# Awww mom... I don't wants to be a dinosaur!



## Brodysmom (Jan 8, 2009)

As you can tell..... Brody was NOT amused .....

"Ok - I tried it on. Now can I take it off?!"










"What?! I has to go outside? Where my friends might see?"










"So embarassing!! Sheesh!"










"What's so funny?! Seriously!!!"










"I'm DONE and I'm going inside now."


----------



## Mandy (Jan 16, 2009)

lol hes not amused tracey soooo cute little brodysaurus lol


----------



## Terri (Aug 21, 2009)

HAHA!! That is so cute and funny.
His expressions cracked me up!!
He looked cute as a button even if he didnt think so lol x


----------



## voodewlady (May 14, 2009)

LOL! Cute! :foxes251:


----------



## rcj1095 (Mar 4, 2009)

I have been waiting for these!!! OMG, I am laughing so hard I could cry. He looks not even remotely amused. He's the cutest dinosaur I've ever seen. His face says it all!!! Love your boy so much!!! People will die to see him in that!!!


----------



## Jerry'sMom (May 5, 2009)

Can You Say "*Puppasaurus*"?

Brody is NOT amused--but I'm still laughing out loud! (just don't tell him)


----------



## jade_carr (Jul 7, 2009)

bless him, his expressions are priceless. 

like "why do you insist on doing this to me, if only i could make you go out dressed like this"

you do look very cute though brody!


----------



## Mom of 4 Chi's (Apr 3, 2009)

Tracy I am just dieing over here!! He looks adorable! What a sour face he's wearing. Lol! He is sure to be a huge hit on Halloween! I love him sooo much!!


----------



## rebel_yell (Mar 24, 2008)

Brody makes a rocking dino that's for sure!! He looks so precious!

→ What is needed
Reproduce the forum thread above word for word between "Brody is NOT" and "expressions are priceless.", inclusive.

→ Record set
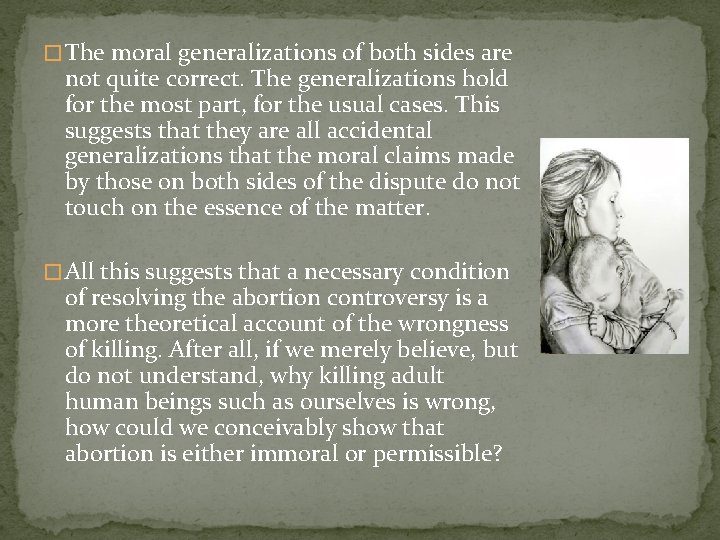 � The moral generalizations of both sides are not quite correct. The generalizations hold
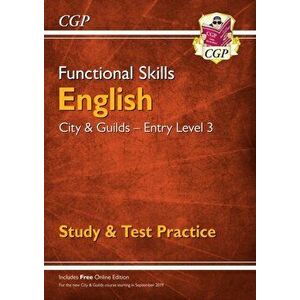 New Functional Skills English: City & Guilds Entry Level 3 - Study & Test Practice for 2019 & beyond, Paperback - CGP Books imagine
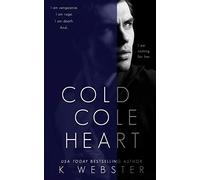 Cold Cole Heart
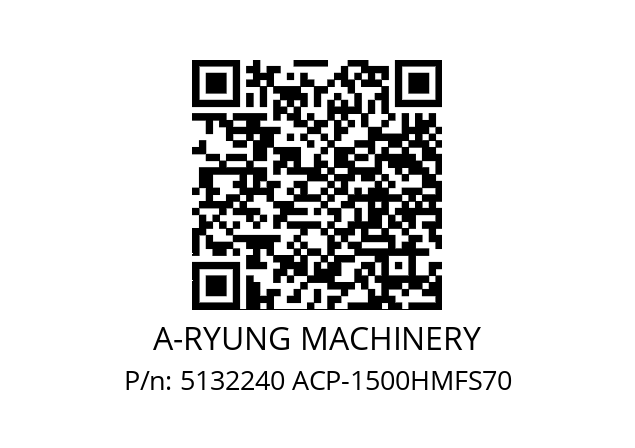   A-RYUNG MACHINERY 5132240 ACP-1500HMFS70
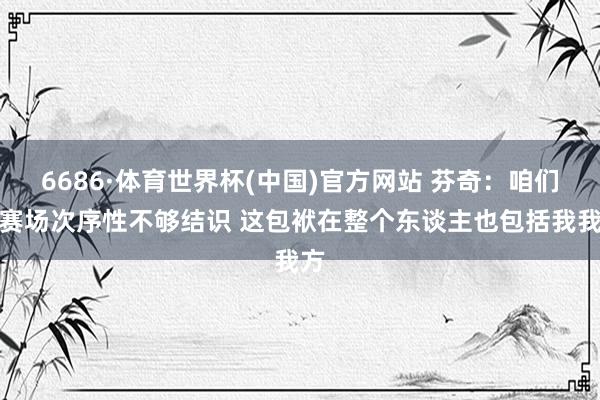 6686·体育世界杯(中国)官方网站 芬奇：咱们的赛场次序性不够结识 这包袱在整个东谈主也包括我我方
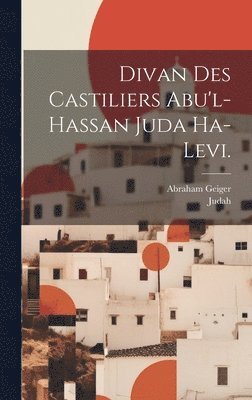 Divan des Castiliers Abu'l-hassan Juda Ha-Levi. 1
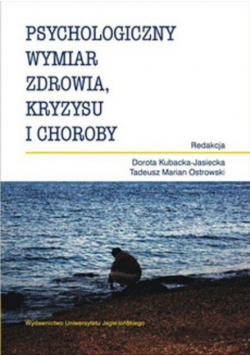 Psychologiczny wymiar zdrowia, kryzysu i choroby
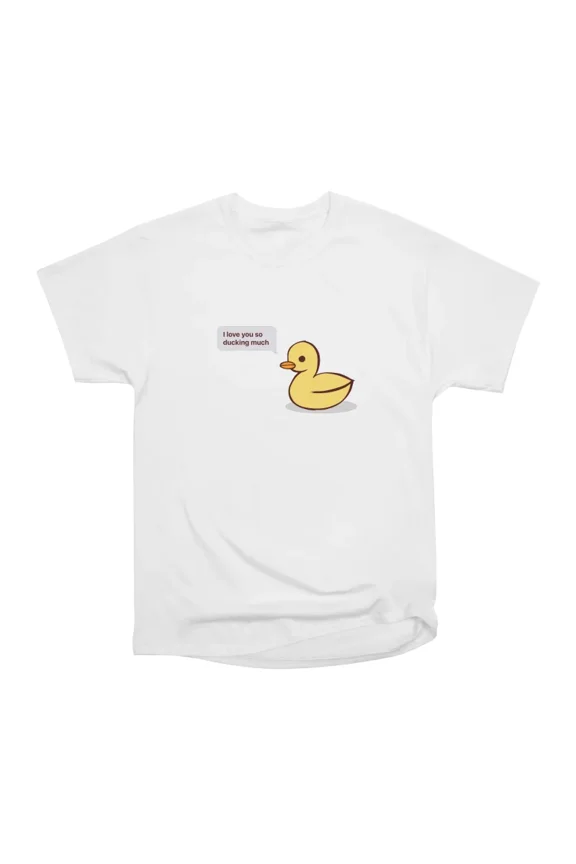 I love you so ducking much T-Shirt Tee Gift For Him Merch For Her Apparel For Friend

→ Final answer
Brody is NOT amused--but I'm still laughing out loud! (just don't tell him)


----------



## jade_carr (Jul 7, 2009)

bless him, his expressions are priceless.